Could you explain me why Xavier does not support the PCI P2P protocol?

In comment #2 of https://devtalk.nvidia.com/default/topic/987076/jetson-tx1/gpudirect-rdma-on-jetson-tx1-/ it is said that on Jetson, the GPU is not not connected via the PCIe bus, but rather is directly connected to the memory controller.

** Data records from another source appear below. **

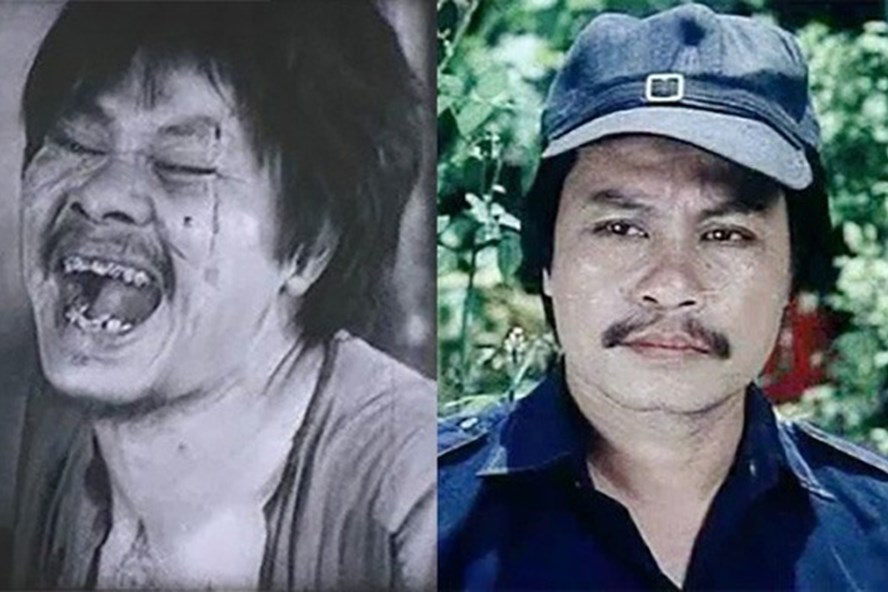 Nghệ sĩ ưu tú, đạo diễn Bùi Cường và vai diễn xuất sắc về nhân vật Chí Phèo.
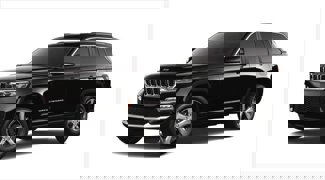 New 2025 Jeep Grand Cherokee Limited image 1
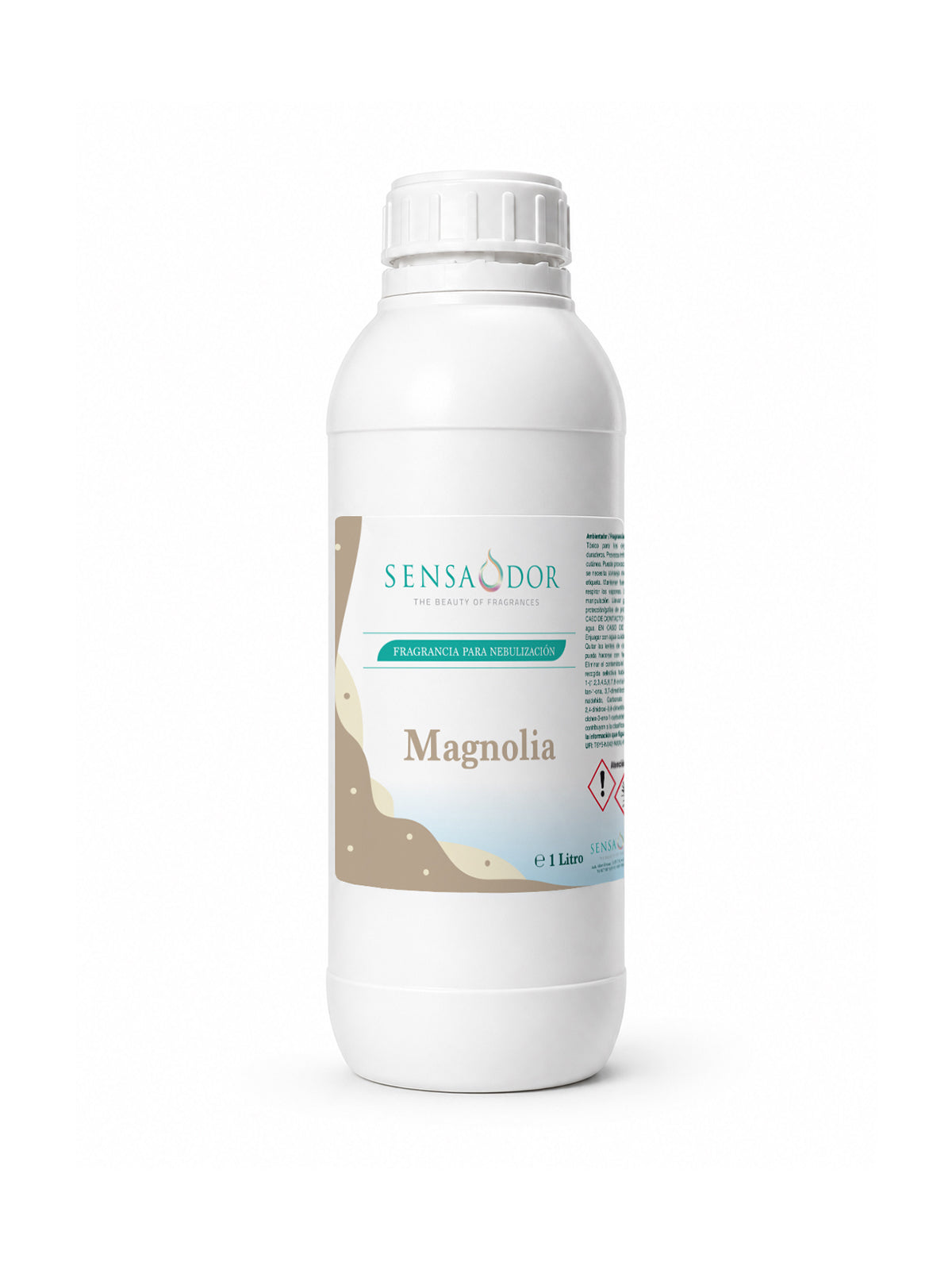 FRAGANCIA PARA NEBULIZACIÓN MAGNOLIA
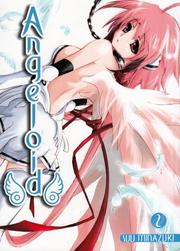 Angeloid #2 Angeloid #2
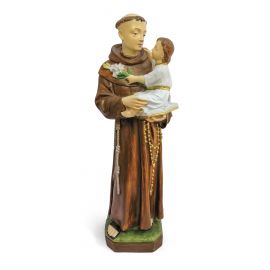 Figura Święty Antoni 50 cm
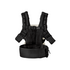 Sistem ergonomic Nuna CUDL Night, Culoare: Negru - poza 4 - ExclusivMAG.ro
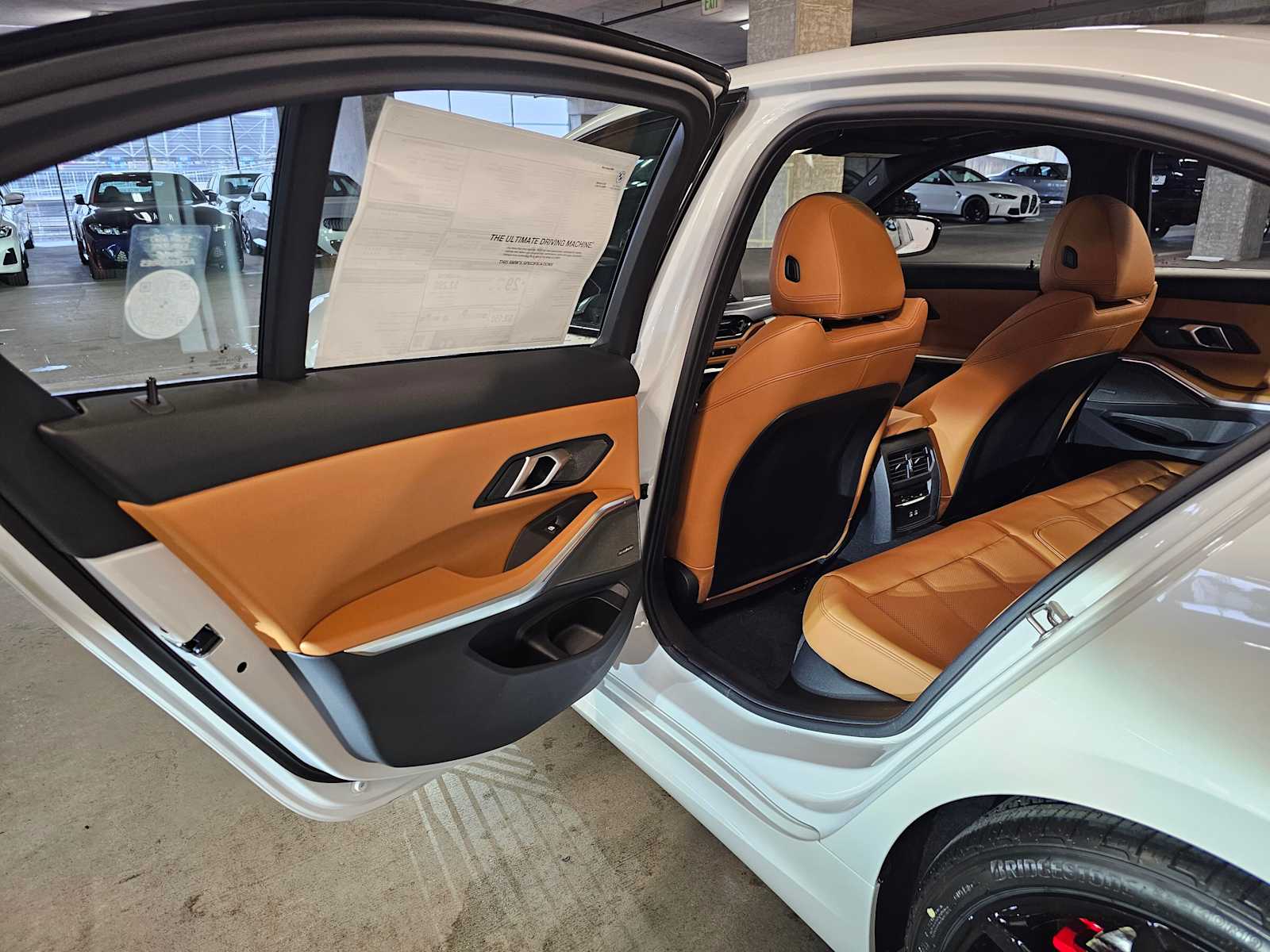 Thumbnail: 2026 BMW 3 Series - 35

Is this the case on the Xavier?

Hi,
Please check Xavier TRM:
https://developer.nvidia.com/embedded/downloads#?search=trm

It is a hardware limitation.

Hi @DaneLLL,

I understand that direct access to the gpu memory is not going to be possible in my case.

By inspecting the output of the “lspci -v” command, we can see that :

0000:01:00.0 Non-Volatile memory controller: Samsung Electronics Co Ltd NVMe SSD Controller SM981/PM981 (prog-if 02 [NVM Express])
	Subsystem: Samsung Electronics Co Ltd Device a801
	Flags: bus master, fast devsel, latency 0, IRQ 32
	Memory at 1b40000000 (64-bit, non-prefetchable) 
	Capabilities: <access denied>
	Kernel driver in use: nvme

The line with “Flags: bus master …” shows that my SSD can access to the system memory (unless I am mistaken).

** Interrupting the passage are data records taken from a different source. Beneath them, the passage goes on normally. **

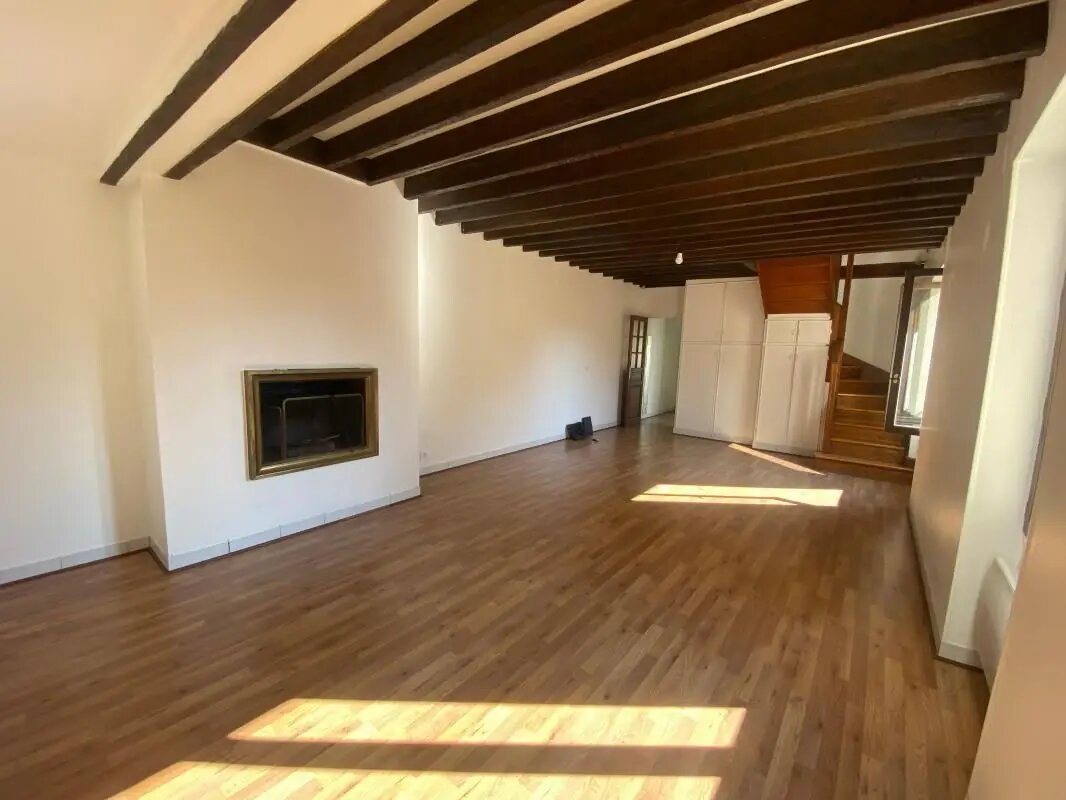 Appartement à louer, 74m², Vaux-sur-Seine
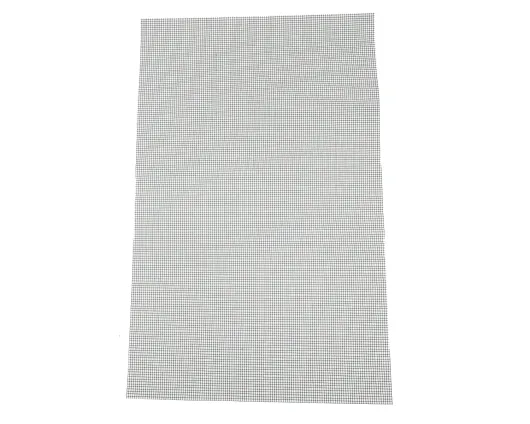 PVC Gitter Quadratisch 185x290mm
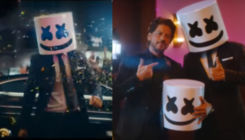Shah Rukh on DJ Marshmello’s new music video: I thought it was absolutely hilarious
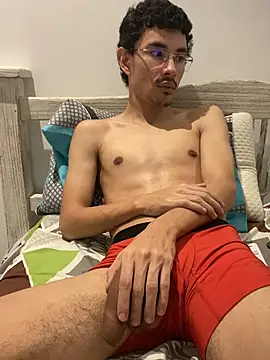 XXX chat uživo modela Sxnz_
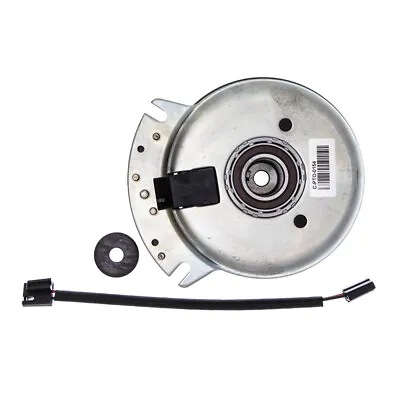 8TEN Electric PTO Clutch For John Deere Z710A Z720A Z910A ZTrak Pro TCA21167 • $81.95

So, would it be possible to perform DMA transfers between the system memory and my SSD (using the nvme driver by default?). If yes, could you please tell me how to do it? I’ve spent the past few days searching the internet for resources/documentations/posts on how userspace data can be copied on NVMe SSD drive through linux nvme default driver.

Thanks again

Hi,
We have Xavier 16GB, 8GB, TX2 8GB, 4GB modules. The platforms are mainly designed for embedded usecases. Xavier 16GB is the module with maximum memory size. From the discussion, it seems like desktop GPUs are better for this usecase. Also there is existing implementation.

Due to the limitation that PCIe P2P is not supported on Xavier, still would like to suggest you consider desktop GPUs.